- [STORED RECORDS]
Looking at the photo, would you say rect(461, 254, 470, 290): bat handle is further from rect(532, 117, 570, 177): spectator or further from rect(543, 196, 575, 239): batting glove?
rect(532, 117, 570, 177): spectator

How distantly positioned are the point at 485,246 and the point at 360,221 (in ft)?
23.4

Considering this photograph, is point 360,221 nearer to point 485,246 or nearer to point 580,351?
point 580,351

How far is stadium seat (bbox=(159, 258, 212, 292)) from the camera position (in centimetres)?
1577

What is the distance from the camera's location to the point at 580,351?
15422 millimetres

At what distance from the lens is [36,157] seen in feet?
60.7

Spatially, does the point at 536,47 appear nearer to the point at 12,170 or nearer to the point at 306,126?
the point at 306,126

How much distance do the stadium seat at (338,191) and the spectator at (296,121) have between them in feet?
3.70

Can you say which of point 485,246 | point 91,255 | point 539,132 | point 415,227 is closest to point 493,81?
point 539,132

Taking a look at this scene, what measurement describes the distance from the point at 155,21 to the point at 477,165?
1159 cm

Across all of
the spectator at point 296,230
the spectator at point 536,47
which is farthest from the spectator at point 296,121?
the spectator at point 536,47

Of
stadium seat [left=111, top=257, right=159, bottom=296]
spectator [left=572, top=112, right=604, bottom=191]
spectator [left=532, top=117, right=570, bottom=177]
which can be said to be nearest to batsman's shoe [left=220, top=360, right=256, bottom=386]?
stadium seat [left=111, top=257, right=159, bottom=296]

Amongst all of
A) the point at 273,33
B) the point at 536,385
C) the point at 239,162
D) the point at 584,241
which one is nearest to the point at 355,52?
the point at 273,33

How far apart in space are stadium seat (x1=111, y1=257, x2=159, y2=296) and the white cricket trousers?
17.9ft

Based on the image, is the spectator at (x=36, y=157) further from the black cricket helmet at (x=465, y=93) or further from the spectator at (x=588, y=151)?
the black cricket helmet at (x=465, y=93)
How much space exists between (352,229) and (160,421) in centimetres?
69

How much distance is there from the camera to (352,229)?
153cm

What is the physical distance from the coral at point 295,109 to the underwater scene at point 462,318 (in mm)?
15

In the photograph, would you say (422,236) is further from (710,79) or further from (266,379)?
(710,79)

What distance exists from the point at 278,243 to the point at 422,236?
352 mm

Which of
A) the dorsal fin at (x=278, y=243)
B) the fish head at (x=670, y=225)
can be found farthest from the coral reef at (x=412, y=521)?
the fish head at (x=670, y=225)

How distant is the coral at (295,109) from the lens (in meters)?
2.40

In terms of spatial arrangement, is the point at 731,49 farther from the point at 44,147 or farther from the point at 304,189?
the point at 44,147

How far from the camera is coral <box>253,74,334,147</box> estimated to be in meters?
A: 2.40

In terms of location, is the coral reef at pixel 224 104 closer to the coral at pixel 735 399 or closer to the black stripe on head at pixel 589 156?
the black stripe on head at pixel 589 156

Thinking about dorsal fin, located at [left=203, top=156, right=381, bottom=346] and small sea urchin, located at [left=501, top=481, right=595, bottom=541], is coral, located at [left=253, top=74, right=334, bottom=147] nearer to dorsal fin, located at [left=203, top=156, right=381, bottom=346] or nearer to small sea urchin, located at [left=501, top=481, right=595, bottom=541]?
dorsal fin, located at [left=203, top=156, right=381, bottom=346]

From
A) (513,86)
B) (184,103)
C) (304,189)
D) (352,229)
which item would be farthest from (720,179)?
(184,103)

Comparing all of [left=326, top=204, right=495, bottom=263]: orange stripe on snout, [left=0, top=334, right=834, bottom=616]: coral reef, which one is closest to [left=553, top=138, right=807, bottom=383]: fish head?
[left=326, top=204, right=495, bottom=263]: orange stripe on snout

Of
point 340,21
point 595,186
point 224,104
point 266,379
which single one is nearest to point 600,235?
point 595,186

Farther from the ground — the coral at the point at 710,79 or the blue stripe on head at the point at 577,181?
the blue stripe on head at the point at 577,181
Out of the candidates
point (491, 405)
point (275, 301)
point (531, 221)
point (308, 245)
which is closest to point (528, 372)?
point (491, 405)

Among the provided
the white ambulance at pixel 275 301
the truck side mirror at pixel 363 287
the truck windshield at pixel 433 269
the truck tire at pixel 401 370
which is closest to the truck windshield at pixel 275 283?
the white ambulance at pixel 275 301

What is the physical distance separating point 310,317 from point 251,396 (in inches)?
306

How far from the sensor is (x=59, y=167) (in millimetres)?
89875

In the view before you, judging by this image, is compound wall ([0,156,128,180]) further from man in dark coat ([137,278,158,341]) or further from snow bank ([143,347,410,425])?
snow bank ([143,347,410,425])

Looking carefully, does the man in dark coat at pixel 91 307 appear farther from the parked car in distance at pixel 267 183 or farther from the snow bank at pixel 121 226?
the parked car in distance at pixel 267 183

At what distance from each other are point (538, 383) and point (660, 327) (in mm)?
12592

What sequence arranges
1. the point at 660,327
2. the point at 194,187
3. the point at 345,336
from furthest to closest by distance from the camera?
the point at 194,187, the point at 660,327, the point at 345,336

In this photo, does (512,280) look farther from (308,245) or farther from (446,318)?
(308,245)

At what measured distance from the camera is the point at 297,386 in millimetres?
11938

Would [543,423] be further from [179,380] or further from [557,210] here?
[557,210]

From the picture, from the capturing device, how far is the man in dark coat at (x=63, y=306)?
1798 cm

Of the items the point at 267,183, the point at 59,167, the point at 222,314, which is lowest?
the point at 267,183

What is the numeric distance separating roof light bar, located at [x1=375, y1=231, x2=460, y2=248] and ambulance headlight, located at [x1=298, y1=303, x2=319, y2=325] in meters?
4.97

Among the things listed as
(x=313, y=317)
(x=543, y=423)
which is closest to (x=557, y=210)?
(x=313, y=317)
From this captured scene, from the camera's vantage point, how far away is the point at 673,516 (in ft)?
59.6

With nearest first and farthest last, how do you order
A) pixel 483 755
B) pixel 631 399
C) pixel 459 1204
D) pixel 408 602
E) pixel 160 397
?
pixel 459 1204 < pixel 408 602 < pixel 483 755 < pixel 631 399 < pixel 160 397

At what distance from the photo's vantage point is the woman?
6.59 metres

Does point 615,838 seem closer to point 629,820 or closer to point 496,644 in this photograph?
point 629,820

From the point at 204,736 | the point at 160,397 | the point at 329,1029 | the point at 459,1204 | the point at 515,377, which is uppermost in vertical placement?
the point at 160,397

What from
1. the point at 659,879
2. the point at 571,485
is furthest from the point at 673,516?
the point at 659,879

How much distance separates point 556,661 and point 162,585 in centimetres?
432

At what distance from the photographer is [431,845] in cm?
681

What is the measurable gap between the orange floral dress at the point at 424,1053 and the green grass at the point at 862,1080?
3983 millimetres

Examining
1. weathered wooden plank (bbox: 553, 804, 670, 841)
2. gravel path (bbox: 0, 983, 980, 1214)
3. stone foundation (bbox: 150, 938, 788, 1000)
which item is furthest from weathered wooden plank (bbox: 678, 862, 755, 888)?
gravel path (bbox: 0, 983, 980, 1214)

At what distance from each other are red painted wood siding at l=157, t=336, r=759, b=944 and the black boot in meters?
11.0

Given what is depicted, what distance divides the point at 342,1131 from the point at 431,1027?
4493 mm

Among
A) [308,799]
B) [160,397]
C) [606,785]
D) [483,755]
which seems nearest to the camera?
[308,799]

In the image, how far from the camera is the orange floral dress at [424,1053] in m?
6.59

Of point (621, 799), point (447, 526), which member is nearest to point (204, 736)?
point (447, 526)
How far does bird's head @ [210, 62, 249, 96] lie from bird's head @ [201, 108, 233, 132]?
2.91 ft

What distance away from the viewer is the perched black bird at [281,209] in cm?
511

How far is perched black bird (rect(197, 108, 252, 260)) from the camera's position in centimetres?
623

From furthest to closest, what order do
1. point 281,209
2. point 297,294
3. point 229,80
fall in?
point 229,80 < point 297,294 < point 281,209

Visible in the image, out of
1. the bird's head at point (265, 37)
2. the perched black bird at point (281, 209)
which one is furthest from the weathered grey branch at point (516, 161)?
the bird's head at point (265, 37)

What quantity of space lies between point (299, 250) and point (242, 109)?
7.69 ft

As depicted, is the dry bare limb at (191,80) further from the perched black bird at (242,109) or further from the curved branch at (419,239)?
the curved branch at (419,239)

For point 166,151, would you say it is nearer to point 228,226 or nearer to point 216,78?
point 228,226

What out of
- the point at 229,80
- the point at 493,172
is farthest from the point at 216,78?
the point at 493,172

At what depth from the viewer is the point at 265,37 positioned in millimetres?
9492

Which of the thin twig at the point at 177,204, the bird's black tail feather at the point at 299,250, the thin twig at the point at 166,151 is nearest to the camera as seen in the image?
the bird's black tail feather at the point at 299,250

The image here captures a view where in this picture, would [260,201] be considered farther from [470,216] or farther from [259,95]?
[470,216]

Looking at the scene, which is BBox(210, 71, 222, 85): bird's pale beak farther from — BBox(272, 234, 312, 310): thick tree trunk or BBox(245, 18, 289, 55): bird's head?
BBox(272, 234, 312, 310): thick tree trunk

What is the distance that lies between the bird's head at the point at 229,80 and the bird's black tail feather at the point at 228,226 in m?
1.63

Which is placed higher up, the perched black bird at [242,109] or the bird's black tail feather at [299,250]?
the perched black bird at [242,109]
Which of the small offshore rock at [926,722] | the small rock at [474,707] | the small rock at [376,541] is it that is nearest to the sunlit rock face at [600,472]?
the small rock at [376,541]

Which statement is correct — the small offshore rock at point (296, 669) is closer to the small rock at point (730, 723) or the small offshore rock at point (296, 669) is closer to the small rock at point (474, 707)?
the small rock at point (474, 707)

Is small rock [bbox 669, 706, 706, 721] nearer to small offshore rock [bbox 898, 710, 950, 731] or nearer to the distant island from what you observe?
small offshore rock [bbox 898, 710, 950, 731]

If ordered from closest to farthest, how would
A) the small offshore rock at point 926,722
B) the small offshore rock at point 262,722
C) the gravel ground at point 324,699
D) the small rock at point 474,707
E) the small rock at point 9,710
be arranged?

- [WHAT THE TASK ASKS]
Reproduce word for word the items from the line containing "Which statement is" up to and including the final line of the items.

- [CORRECT RESPONSE]
Which statement is correct — the small offshore rock at point (296, 669) is closer to the small rock at point (730, 723) or the small offshore rock at point (296, 669) is closer to the small rock at point (474, 707)?
the small rock at point (474, 707)

Is small rock [bbox 669, 706, 706, 721] nearer to small offshore rock [bbox 898, 710, 950, 731] or nearer to the distant island from what you observe?
small offshore rock [bbox 898, 710, 950, 731]

If ordered from closest to farthest, how would
A) the small offshore rock at point 926,722
B) the small offshore rock at point 262,722
C) the gravel ground at point 324,699
D) the small rock at point 474,707
E) the small rock at point 9,710
be arranged?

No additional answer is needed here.